Nanofluids (NFs) are obtained by adding nanoparticles to conventional working fluids to form stable solid–liquid suspensions [1]. NFs can be used in many industries for improving system efficiency or for process improvements. Because NFs can be used to enhance the thermal properties of working fluids and the heat transfer efficiency of heat exchangers, many researchers have investigated NFs in depth, examining topics such as their manufacturing methods, basic characteristics (e.g., thermal conductivity, density, viscosity, specific heat, suspension capability), heat transfer behavior (for pipes and heat exchangers with different geometries), transport behavior (e.g., pressure drop, pumping power, and rheological properties), and the NFs used for improving the efficiencies of equipment such as heat dissipation radiators, heat recovery systems, and solar collectors [26].

In previous studies, nanoparticles (NPs) added to NFs have mostly been metal NPs (e.g., Cu, Ag, and Au) and oxide NPs (e.g., CuO, Al2O3, TiO2, SiO2, and ZnO). The thermal conductivity of metal NFs is typically higher than that of oxide NFs, but metal NPs in the base fluid are easily oxidized; therefore, metal NFs can soon be expected to be converted to oxide NFs. Furthermore, most metal NPs are expensive because mass production is difficult and they are not used in practical equipment. Although oxide NFs have characteristics that are fairly stable, their thermal conductivity is low and cannot be increased appreciably by raising the thermal conductivity of the base fluid. However, the high aspect ratio of NPs increases disturbance in the working fluid (microconvection), which can enhance the thermal conductivity and heat convective performance of NFs [7, 8].

Researchers have begun studying the manufacturing technology, characterization, and applications of carbon-based nanomaterials such as nanographites (NGs), nanocarbons (NCs), carbon nanotubes (CNTs), and graphene because of their high thermal conductivity [915], high heat transfer coefficient, heat exchange capacity in the base fluid [1618], high aspect ratio, and unique mechanical and physicochemical properties [1725]. Most of the thermal properties of CNTs and graphene are superior to those of NGs and NCs; therefore, NFs prepared by adding CNTs and graphene to the base fluid can be expected to exhibit excellent thermal performance. However, many methods used for manufacturing CNTs and graphene require a particular atmosphere or specific equipment, leading to high manufacturing costs or the use of numerous chemicals, which results in waste treatment problems. Therefore, when the use of CNTs and graphene is considered, associated requirements such as the manufacturing cost, the scale of production, and the environmental friendliness of the manufacturing process should also be considered.

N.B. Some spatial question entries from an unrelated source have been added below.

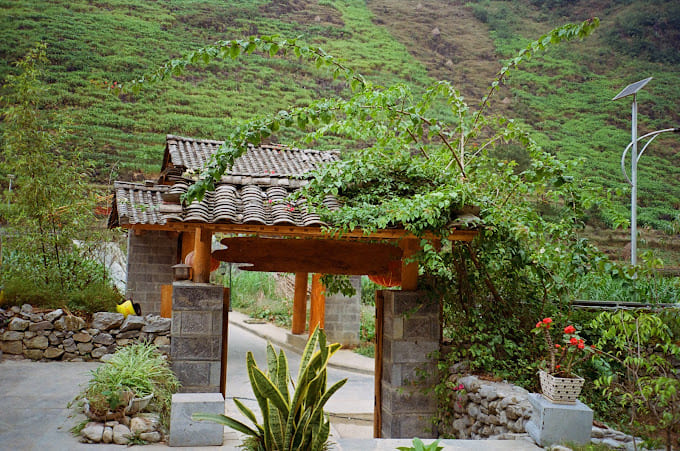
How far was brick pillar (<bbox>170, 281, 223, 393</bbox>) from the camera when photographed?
203 inches

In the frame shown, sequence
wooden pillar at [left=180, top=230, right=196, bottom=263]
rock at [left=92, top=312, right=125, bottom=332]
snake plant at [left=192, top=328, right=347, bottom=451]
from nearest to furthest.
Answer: snake plant at [left=192, top=328, right=347, bottom=451], rock at [left=92, top=312, right=125, bottom=332], wooden pillar at [left=180, top=230, right=196, bottom=263]

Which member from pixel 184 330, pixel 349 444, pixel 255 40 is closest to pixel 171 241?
pixel 184 330

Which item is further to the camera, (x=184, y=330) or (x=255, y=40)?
(x=184, y=330)

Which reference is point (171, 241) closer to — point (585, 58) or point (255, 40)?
point (255, 40)

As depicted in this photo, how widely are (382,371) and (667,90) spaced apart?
22.5m

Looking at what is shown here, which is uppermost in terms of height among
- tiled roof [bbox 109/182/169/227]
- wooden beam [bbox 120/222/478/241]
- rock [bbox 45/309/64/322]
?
tiled roof [bbox 109/182/169/227]

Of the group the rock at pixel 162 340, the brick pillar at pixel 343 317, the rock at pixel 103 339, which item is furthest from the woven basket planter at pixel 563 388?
the brick pillar at pixel 343 317

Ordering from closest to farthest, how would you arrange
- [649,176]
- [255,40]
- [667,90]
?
[255,40] → [649,176] → [667,90]

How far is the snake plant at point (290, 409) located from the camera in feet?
10.6

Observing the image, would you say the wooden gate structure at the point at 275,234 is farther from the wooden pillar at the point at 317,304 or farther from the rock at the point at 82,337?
the wooden pillar at the point at 317,304

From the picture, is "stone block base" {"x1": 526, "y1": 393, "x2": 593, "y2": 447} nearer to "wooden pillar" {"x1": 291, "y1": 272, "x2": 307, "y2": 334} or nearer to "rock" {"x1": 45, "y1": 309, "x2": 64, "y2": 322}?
"rock" {"x1": 45, "y1": 309, "x2": 64, "y2": 322}

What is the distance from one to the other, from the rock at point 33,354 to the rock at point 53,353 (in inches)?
3.2

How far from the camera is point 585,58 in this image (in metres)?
24.5

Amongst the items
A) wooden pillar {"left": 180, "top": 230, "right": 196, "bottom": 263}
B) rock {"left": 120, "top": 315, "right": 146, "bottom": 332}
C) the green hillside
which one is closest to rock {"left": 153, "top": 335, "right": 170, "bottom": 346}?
rock {"left": 120, "top": 315, "right": 146, "bottom": 332}
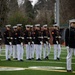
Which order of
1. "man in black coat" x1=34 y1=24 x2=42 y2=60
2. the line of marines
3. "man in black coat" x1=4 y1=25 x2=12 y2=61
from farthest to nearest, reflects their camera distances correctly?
"man in black coat" x1=4 y1=25 x2=12 y2=61, "man in black coat" x1=34 y1=24 x2=42 y2=60, the line of marines

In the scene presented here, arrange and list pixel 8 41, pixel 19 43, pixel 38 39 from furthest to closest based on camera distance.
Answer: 1. pixel 8 41
2. pixel 38 39
3. pixel 19 43

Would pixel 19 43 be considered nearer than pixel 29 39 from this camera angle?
Yes

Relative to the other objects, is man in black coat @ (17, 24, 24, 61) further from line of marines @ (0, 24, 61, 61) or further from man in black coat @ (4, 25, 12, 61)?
man in black coat @ (4, 25, 12, 61)

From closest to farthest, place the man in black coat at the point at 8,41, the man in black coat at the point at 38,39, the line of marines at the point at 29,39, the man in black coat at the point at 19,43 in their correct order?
the man in black coat at the point at 19,43
the line of marines at the point at 29,39
the man in black coat at the point at 38,39
the man in black coat at the point at 8,41

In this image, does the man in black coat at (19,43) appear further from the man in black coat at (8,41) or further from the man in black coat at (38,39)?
the man in black coat at (38,39)

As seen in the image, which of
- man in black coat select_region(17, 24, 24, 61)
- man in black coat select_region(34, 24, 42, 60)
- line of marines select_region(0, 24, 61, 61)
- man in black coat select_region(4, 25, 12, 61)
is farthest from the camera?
man in black coat select_region(4, 25, 12, 61)

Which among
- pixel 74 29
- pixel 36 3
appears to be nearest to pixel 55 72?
pixel 74 29

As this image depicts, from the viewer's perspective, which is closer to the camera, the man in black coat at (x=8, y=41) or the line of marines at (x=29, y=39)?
the line of marines at (x=29, y=39)

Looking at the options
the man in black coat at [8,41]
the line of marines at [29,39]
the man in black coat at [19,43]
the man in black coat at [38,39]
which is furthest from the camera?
the man in black coat at [8,41]

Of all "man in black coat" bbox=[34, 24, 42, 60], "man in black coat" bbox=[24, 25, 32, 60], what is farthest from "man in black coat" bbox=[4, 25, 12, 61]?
"man in black coat" bbox=[34, 24, 42, 60]

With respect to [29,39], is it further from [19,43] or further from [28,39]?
[19,43]

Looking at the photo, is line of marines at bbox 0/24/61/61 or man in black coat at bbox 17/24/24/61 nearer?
man in black coat at bbox 17/24/24/61

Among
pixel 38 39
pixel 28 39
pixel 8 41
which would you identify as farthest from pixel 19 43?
pixel 38 39

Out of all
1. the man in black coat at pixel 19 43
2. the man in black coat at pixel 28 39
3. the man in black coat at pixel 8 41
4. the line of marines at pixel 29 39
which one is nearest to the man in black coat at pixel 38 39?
the line of marines at pixel 29 39
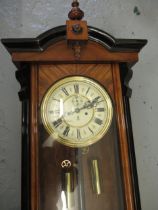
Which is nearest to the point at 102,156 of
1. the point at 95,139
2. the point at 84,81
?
the point at 95,139

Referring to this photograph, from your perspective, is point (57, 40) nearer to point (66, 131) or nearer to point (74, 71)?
point (74, 71)

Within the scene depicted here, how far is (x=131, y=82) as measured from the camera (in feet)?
3.65

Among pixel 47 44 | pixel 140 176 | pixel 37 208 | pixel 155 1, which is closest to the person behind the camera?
pixel 37 208

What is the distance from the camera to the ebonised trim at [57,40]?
2.66ft

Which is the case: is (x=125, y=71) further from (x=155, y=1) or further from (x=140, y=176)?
(x=155, y=1)

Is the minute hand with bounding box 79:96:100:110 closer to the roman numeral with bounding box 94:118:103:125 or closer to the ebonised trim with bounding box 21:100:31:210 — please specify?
the roman numeral with bounding box 94:118:103:125

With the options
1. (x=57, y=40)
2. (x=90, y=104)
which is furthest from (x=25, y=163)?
(x=57, y=40)

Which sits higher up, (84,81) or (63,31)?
(63,31)

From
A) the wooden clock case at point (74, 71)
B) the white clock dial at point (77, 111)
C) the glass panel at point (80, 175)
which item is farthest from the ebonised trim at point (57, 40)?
the glass panel at point (80, 175)

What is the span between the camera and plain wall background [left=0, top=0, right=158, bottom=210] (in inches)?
38.9

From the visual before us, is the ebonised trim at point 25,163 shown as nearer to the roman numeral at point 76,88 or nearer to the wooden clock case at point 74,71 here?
the wooden clock case at point 74,71

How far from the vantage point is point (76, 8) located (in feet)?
2.83

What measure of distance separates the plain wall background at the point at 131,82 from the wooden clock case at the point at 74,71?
0.23 metres

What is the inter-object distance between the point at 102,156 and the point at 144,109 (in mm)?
352
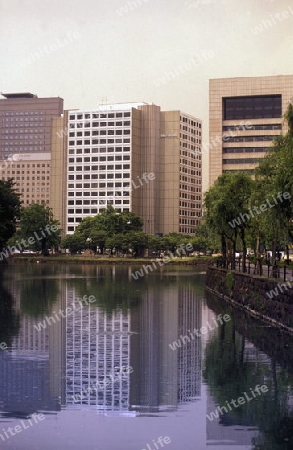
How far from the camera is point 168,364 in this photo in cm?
2178

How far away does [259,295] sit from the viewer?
35.8 metres

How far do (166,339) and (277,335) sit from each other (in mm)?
4288

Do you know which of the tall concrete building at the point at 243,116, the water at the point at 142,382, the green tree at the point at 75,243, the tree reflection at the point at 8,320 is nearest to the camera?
the water at the point at 142,382

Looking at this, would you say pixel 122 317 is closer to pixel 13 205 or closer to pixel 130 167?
pixel 13 205

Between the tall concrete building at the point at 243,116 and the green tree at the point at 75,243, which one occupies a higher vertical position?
the tall concrete building at the point at 243,116

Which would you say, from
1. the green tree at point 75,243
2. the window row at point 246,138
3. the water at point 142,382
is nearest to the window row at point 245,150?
the window row at point 246,138

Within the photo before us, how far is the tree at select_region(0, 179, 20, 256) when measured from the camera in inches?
3007

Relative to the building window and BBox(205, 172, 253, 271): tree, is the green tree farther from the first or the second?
BBox(205, 172, 253, 271): tree

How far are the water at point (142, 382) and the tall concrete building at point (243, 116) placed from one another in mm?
103571

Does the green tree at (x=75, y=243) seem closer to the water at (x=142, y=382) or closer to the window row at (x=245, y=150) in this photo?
the window row at (x=245, y=150)

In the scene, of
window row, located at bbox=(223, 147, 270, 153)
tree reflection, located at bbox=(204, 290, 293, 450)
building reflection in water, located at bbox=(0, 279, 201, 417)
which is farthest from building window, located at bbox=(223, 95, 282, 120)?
tree reflection, located at bbox=(204, 290, 293, 450)

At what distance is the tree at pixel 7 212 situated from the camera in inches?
3007

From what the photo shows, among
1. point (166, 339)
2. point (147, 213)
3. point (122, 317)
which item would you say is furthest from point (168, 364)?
point (147, 213)

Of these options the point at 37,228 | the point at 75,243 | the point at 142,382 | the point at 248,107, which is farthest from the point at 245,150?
the point at 142,382
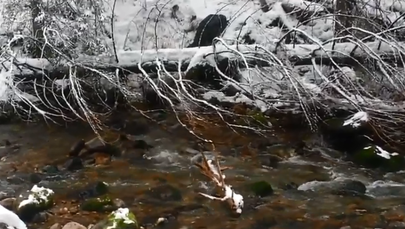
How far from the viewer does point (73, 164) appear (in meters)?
6.84

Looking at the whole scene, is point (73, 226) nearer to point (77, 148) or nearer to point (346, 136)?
point (77, 148)

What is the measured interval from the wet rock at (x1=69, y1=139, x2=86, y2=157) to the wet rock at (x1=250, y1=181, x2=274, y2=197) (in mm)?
2674

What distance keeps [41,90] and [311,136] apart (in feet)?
14.9

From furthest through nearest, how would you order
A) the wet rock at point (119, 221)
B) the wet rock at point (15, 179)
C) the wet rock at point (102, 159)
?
the wet rock at point (102, 159) < the wet rock at point (15, 179) < the wet rock at point (119, 221)

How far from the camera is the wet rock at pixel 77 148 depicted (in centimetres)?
722

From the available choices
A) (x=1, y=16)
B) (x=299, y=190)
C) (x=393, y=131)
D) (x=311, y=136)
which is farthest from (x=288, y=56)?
(x=1, y=16)

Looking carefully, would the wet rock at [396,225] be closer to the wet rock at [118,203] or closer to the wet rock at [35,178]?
the wet rock at [118,203]

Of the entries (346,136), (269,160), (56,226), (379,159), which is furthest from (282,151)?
(56,226)

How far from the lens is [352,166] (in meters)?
6.68

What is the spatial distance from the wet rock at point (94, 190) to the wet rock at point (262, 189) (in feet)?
5.85

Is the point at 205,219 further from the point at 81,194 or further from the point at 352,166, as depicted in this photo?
the point at 352,166

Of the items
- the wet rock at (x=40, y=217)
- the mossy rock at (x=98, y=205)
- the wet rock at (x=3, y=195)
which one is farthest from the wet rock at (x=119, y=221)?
the wet rock at (x=3, y=195)

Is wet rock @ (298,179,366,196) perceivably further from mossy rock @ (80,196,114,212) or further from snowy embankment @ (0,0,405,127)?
mossy rock @ (80,196,114,212)

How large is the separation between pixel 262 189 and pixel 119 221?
5.95 feet
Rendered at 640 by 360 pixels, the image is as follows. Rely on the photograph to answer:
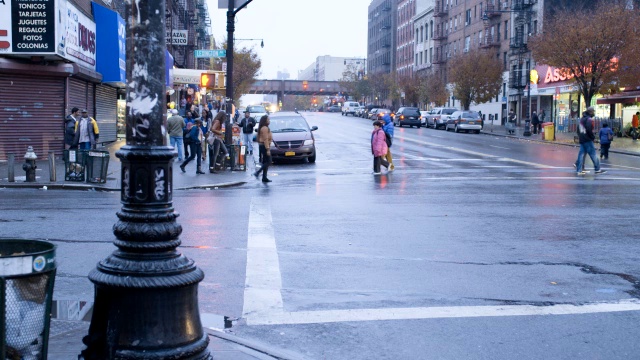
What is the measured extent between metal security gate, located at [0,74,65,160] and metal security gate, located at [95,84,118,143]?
532cm

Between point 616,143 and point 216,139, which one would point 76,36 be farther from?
point 616,143

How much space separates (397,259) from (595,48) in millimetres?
37361

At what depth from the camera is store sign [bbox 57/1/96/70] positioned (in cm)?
2292

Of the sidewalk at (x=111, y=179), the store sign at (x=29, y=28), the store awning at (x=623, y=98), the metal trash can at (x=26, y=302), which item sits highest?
the store sign at (x=29, y=28)

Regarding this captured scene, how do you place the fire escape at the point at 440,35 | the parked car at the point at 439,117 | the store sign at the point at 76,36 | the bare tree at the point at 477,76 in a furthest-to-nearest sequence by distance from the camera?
the fire escape at the point at 440,35 → the bare tree at the point at 477,76 → the parked car at the point at 439,117 → the store sign at the point at 76,36

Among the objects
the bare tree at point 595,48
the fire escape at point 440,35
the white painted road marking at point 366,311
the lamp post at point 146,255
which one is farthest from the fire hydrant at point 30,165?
the fire escape at point 440,35

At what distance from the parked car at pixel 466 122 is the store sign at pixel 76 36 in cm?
3271

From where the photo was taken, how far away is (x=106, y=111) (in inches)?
1282

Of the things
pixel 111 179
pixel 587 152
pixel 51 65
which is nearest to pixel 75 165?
pixel 111 179

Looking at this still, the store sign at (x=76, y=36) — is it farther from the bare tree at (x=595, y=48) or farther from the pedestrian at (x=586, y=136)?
the bare tree at (x=595, y=48)

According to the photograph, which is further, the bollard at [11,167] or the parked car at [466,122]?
the parked car at [466,122]

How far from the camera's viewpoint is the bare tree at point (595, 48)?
42.2 meters

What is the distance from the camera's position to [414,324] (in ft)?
21.8

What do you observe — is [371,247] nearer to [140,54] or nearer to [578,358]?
[578,358]
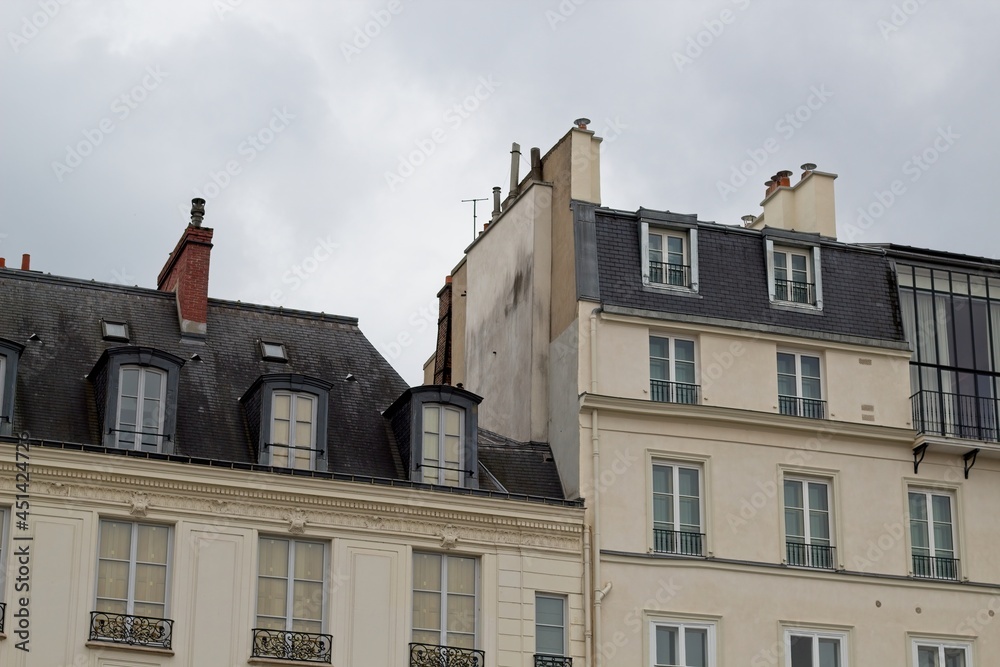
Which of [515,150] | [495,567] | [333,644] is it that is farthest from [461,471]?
[515,150]

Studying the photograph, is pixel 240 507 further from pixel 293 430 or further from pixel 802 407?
pixel 802 407

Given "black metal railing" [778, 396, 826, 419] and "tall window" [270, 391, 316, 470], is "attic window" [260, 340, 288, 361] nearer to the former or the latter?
"tall window" [270, 391, 316, 470]

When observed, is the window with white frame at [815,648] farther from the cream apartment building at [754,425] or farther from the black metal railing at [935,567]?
the black metal railing at [935,567]

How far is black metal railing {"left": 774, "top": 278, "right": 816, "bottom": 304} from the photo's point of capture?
3241cm

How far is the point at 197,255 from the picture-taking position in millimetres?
30984

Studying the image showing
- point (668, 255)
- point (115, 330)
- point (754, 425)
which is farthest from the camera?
point (668, 255)

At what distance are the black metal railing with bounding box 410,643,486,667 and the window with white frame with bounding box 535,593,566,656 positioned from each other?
1126mm

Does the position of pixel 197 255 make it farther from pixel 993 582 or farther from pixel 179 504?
pixel 993 582

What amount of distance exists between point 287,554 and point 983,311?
1458 cm

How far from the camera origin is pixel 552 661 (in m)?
28.4

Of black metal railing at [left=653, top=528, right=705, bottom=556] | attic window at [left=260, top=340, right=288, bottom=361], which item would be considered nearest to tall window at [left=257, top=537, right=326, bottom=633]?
attic window at [left=260, top=340, right=288, bottom=361]

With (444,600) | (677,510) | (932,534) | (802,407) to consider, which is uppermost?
(802,407)

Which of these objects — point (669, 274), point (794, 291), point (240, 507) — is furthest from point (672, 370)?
point (240, 507)

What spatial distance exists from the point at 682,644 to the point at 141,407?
9834 millimetres
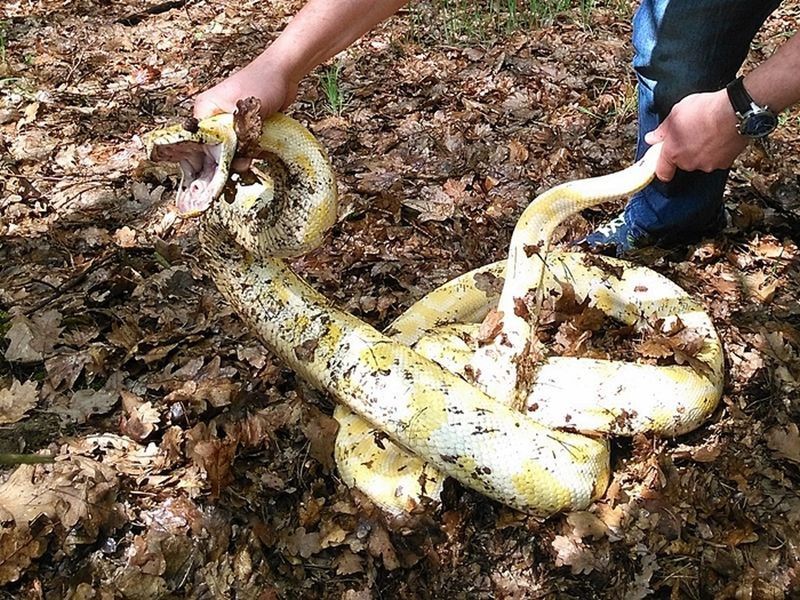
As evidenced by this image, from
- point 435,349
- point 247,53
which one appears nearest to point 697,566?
point 435,349

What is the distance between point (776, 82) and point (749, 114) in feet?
0.48

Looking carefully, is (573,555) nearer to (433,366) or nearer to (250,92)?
(433,366)

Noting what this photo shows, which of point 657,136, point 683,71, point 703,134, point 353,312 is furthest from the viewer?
point 353,312

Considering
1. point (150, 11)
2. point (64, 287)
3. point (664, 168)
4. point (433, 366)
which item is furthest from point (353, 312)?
point (150, 11)

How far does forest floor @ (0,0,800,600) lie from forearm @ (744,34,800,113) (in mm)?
1232

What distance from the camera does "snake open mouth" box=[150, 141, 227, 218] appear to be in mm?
2633

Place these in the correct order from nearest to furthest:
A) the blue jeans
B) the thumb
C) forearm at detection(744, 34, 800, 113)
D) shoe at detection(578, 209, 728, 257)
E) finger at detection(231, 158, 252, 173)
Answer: finger at detection(231, 158, 252, 173)
forearm at detection(744, 34, 800, 113)
the thumb
the blue jeans
shoe at detection(578, 209, 728, 257)

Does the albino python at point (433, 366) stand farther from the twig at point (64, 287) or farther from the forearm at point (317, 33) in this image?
the twig at point (64, 287)

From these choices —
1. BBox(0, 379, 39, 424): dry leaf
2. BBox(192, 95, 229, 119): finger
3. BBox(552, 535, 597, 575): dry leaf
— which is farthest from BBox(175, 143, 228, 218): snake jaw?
BBox(552, 535, 597, 575): dry leaf

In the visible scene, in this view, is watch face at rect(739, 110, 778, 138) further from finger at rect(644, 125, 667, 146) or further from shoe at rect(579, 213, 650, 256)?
shoe at rect(579, 213, 650, 256)

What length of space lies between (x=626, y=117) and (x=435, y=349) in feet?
9.63

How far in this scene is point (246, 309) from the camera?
3.29 metres

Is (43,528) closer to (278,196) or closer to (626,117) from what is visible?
(278,196)

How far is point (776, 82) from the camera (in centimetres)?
287
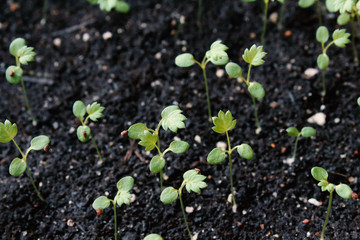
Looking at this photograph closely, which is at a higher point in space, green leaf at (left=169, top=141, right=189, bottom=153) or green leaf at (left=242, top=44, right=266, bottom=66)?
green leaf at (left=242, top=44, right=266, bottom=66)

This study employed the oxygen (O2)–acetylene (C2H2) flame synthesis method (OAFSM) to develop an O2–C2H2 flame synthesis system (OAFSS) for fabricating nanocarbon-based nanofluids (NCBNFs). This method was applied at four flow rate ratios of O2 to C2H2. The morphology, structure, particle size, suspension performance, and other basic characteristics of nanocarbon-based materials (NCBMs) and NCBNFs were tested using suitable instruments and test methods to demonstrate the characteristics of NCBMs and NCBNFs and the feasibility of manufacturing NCBNFs with this OAFSS.

Methods

Preparing the NCBNFs involved applying the OAFSM, which is a single-step synthesis method. Figure 1 displays a schematic of the OAFSS with the OAFM for NCBNFs. An O2–C2H2 flame was the carbon source. A nebulizer, synthesizer, sample collector, water flow meter, control valve, digital mass flow controller (MFC), electromagnetic stirrer (PC420D, Corning, USA), and O2–C2H2 torch were integrated to complete the OAFSS. As shown in Fig. 1, filtered water (tap water filtered and purified using a 5-μm filter) traversed a control valve and flow meter to control the spray state and flow rate of the nebulizer. The O2–C2H2 torch produced flames at different flow rates and ratios of O2–C2H2 that were controlled using the MFC. The O2–C2H2 flame was burned in a synthesizer as a carbon source; the generated smoke was cooled and condensed by water mist to form the NCBMs. When the mixtures of NCBMs and filtered water flowed into the sample collector, the mixtures were NCBNFs.
Fig. 1
Fig. 1

Schematic layout of the OAFSS for NCBNFs

The manufacturing process parameters of the OAFSS for NCBNFs are detailed as follows. The flow rate of filtered water was controlled at 1.2 liters per minute (LPM), the C2H2 flow rate was fixed at 2.5 LPM at a pressure of 1.5 kg/cm2, and the O2 flow rate was controlled at 0–1.5 LPM at a pressure of 3.0 kg/cm2. The O2/C2H2 fuel combination had four configurations of the flow ratio, designated P1–P4 (P1 1.5/2.5, P2 1.0/2.5, P3 0.5/2.5, P4 0/2.5). An increase in the proportion of oxygen in the O2–C2H2 flame is expected to produce a more complete combustion, less smog and less NCBM, and vice versa. To reduce the risk of cross contamination, the P1 configuration was applied first in this research, and configurations P1 to P4 were executed sequentially. Each process parameter configuration was executed for 3 min, and the total amount of working liquid was approximately 3.6 L. However, some water vaporized in the combustion process; therefore, for each configuration, the collected amount of NCBNFs was slightly lower than 3.6 L.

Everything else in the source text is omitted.